Brief: Repeat every entry word for word, skipping the pictures.

Data records:
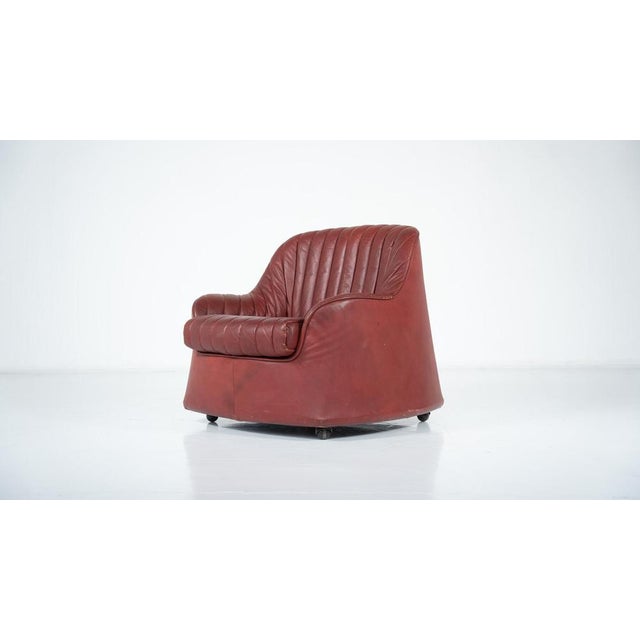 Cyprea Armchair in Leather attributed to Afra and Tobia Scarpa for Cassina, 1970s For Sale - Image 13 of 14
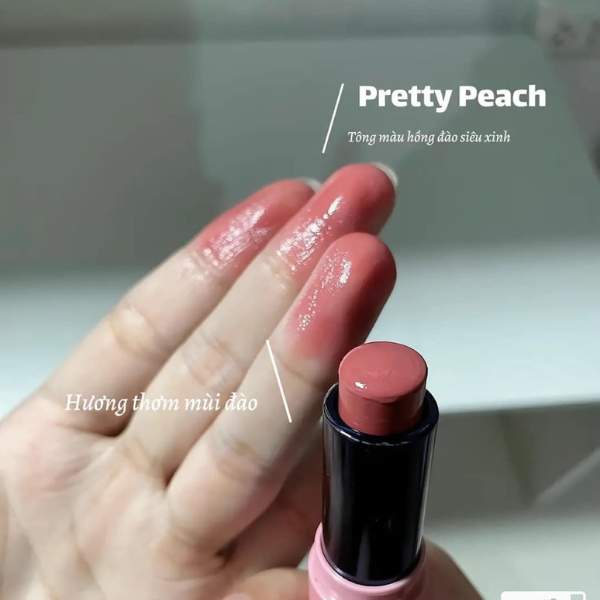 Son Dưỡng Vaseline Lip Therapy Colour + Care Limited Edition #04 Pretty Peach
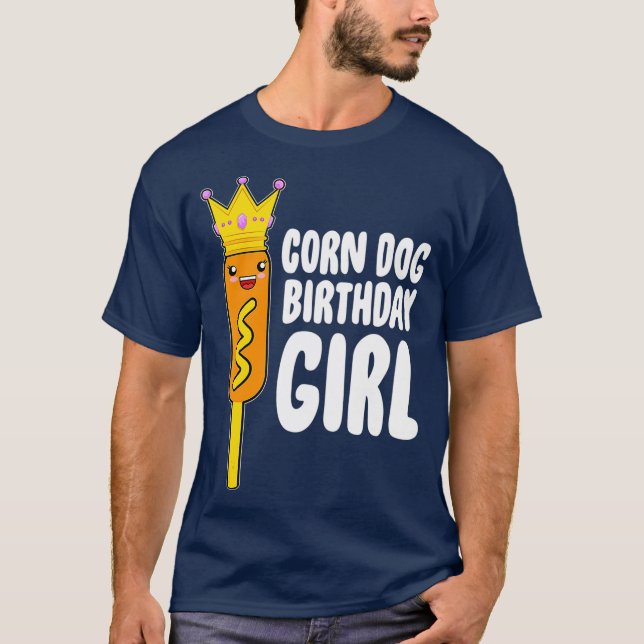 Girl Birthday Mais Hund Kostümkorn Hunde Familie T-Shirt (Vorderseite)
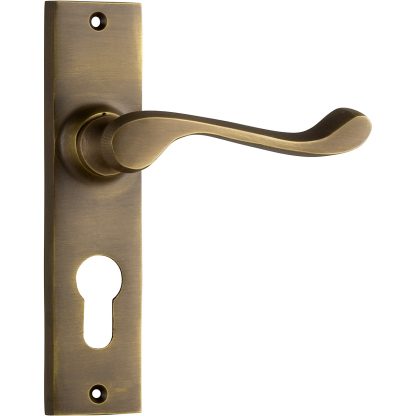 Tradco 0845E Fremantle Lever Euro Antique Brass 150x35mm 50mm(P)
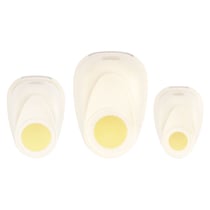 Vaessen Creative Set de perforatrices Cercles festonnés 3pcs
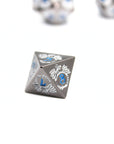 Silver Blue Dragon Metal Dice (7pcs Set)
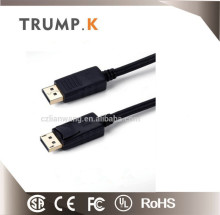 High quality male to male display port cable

Exercise response:
 Cyprea Armchair in Leather attributed to Afra and Tobia Scarpa for Cassina, 1970s For Sale - Image 13 of 14
 Son Dưỡng Vaseline Lip Therapy Colour + Care Limited Edition #04 Pretty Peach
 Girl Birthday Mais Hund Kostümkorn Hunde Familie T-Shirt (Vorderseite)
 Tradco 0845E Fremantle Lever Euro Antique Brass 150x35mm 50mm(P)
 Vaessen Creative Set de perforatrices Cercles festonnés 3pcs
 Silver Blue Dragon Metal Dice (7pcs Set)
 High quality male to male display port cable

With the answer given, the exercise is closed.